TEXT PASSAGE:
Collins's version of the argument relies on what he calls the Prime Principle of Confirmation: If
observation O is more probable under hypothesis H1 than under hypothesis H2, then O provides a reason for
preferring H1 over H2. The idea is that the fact that an observation is more likely under the assumption
that H1 is true than under the assumption H2 is true counts as evidence in favor of H1.
This version of the fine-tuning argument proceeds by comparing the relative likelihood of a fine-tuned
universe under two hypotheses:
- The Design Hypothesis: there exists a God who created the universe such
as to sustain life;
- The Atheistic Single-Universe Hypothesis: there exists one material
universe, and it is a matter of chance that the universe has the fine-tuned properties needed to sustain
life.
Assuming the Design Hypothesis is true, the
probability that the universe has the fine-tuned properties approaches (if it does not equal) 1.
Assuming the Atheistic Single-Universe Hypothesis is true, the probability that the universe has the
fine-tuned properties is very small—though it is not clear exactly how small. Applying the Prime
Principle of Confirmation, Collins concludes that the observation of fine-tuned properties provides
reason for preferring the Design Hypothesis over the Atheistic Single-Universe Hypothesis.
At the outset, it is crucial to note that Collins does not intend the fine-tuned argument as a proof of
God's existence. As he explains, the Prime Principle of Confirmation "is a general principle of
reasoning which tells us when some observation counts as evidence in favor of one hypothesis over
another" (Collins 1999, 51). Indeed, he explicitly acknowledges that "the argument does not say that the
fine-tuning evidence proves that the universe was designed, or even that it is likely that the universe
was designed" (Collins 1999, 53). It tells us only that the observation of fine-tuning provides one reason for
accepting the Theistic Hypothesis over the Atheistic Single-Universe Hypothesis—and one that can be
rebutted by other evidence.
The confirmatory version of the fine-tuning argument is not vulnerable to the objection that it relies on
an inference strategy that presupposes that we have independent evidence for thinking the right kind of
intelligent agency exists. As a general scientific principle, the Prime Principle of Confirmation can be
applied in a wide variety of circumstances and is not limited to circumstances in which we have other
reasons to believe the relevant conclusion is true. If the observation of a fine-tuned universe is more
probable under the Theistic Hypothesis than under the Atheistic Single-Universe Hypothesis, then this
fact is a reason for preferring the Design Hypothesis to Atheistic Single-Universe Hypothesis.

TASK ITEM:
Repeat the fine-tuning argument passage word for word, starting with "This version of" and going on through "not equal) 1.".

AVAILABLE DATA:
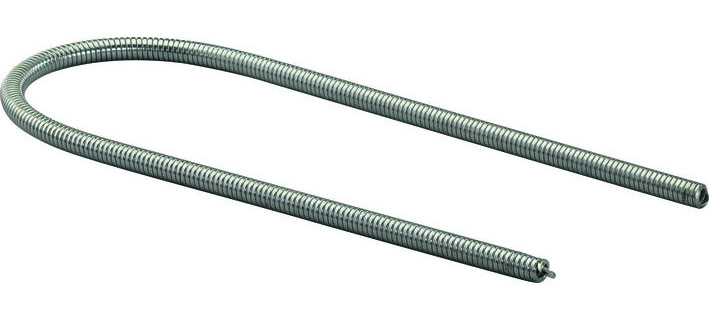 UPONOR MLC BINNEN-BUIGVEER 25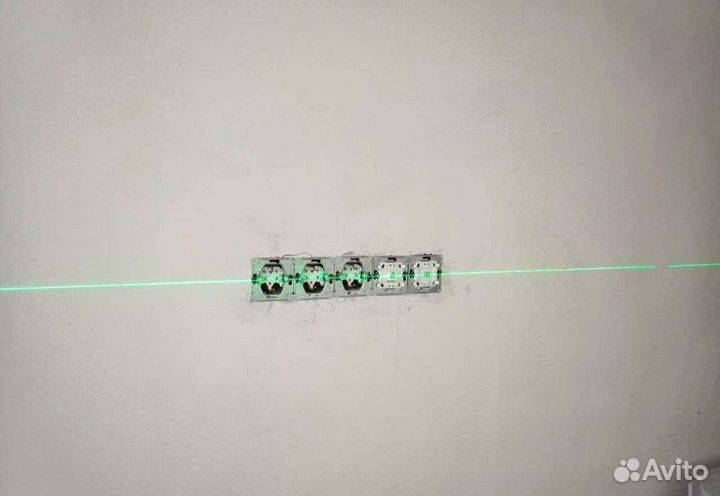 Услуги электрика. Электрик. Электромонтаж под ключ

RESPONSE TO THIS EXERCISE:
This version of the fine-tuning argument proceeds by comparing the relative likelihood of a fine-tuned
universe under two hypotheses:
- The Design Hypothesis: there exists a God who created the universe such
as to sustain life;
- The Atheistic Single-Universe Hypothesis: there exists one material
universe, and it is a matter of chance that the universe has the fine-tuned properties needed to sustain
life.
Assuming the Design Hypothesis is true, the
probability that the universe has the fine-tuned properties approaches (if it does not equal) 1.